What Hillary Wants
Commentators trying to discern Hillary Clinton's endgame strategy have posited any number of wheels-within-wheels scenarios worthy of a spy novel. The simple truth has nothing to do with logic and everything to do with instinct: Keep moving forward until you drop.
It's not that she's making a calculated play for the vice presidency or trying to set herself up for another campaign in 2012 or 2016. To those who know her, it's that she really wants to be president, and that she has come tantalizingly close, and that she's going to keep moving toward that goal even if there's no obvious way to reach it. At this point, her campaign is about getting to tomorrow, and then getting to the next day, and then getting to the day after that.
Long ago, the Clinton campaign took to heart the Talking Heads' advice to "stop making sense." Back in January, the campaign's position was that amassing delegates was the only true measure of who was winning the nomination. But when Barack Obama surged ahead in the tally of pledged delegates, winning 11 primaries and caucuses in a row, the Clinton brain trust started making a case for "the popular vote" as the most reliable indicator of the party's wishes.
Does an aggregate count of votes mean anything when some states held closed primaries in which only registered Democrats could participate, some states held open primaries where independents and/or Republicans could also vote, and some states held caucuses that basically involved a show of hands in gymnasiums and community centers?

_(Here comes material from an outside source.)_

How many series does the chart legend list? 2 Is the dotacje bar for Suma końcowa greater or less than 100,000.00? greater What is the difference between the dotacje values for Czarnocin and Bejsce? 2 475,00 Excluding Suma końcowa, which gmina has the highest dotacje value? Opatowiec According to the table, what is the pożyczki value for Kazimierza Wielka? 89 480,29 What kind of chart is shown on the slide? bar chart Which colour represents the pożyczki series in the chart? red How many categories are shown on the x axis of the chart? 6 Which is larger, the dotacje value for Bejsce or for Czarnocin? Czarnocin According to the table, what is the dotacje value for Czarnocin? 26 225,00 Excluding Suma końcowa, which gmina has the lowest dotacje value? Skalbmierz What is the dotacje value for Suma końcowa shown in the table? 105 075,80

It means nothing. But the Clinton campaign has found a way to claim that if for some reason you did this ridiculous exercise of lumping together apples, oranges and bowling balls, and finally came up with two numbers, hers would be greater than Obama's. Since Obama now leads substantially in both pledged delegates and superdelegates -- and since he has enormous leads in fundraising and the number of states won -- the spurious "popular vote" metric is all that Clinton has. So she's playing the hand she was dealt.
Even this tenuous advantage, however, requires counting all the votes cast for Clinton in Michigan, where Obama wasn't on the ballot, and in Florida, where neither candidate campaigned. A few months ago, Clinton had no problem with the fact that votes in those two states -- which defied Democratic Party officials by moving their primaries up in the calendar -- wouldn't count. Rules, after all, were rules.
Now, maybe rules aren't rules after all. Keep moving forward until you drop. In a speech Wednesday, Clinton evoked the Declaration of Independence, the abolitionist movement, the civil rights struggle and the campaign for women's suffrage as she demanded that the votes from two unrecognized primaries be counted.
"Over the top" is an inadequate characterization of the speech Clinton gave in Boca Raton, Fla. She spoke of "a shared civic faith . . . equal justice under the law . . . extending the frontiers of our democracy," and even the men and women who "knelt down on that bridge in Selma to pray and were beaten within an inch of their lives."
"Now, I've heard some say that counting Florida and Michigan would be changing the rules," Clinton said.
Yes, it would be.
"I say that not counting Florida and Michigan," Clinton went on, "is changing a central governing rule of this country -- that whenever we can understand the clear intent of the voters, their votes should be counted."
Any Democratic politician who goes to Florida and rails about the "clear intent" of voters is making a not-so-subtle reference to the post-election mess in 2000, when the nation learned more than it ever wanted to know about hanging chads.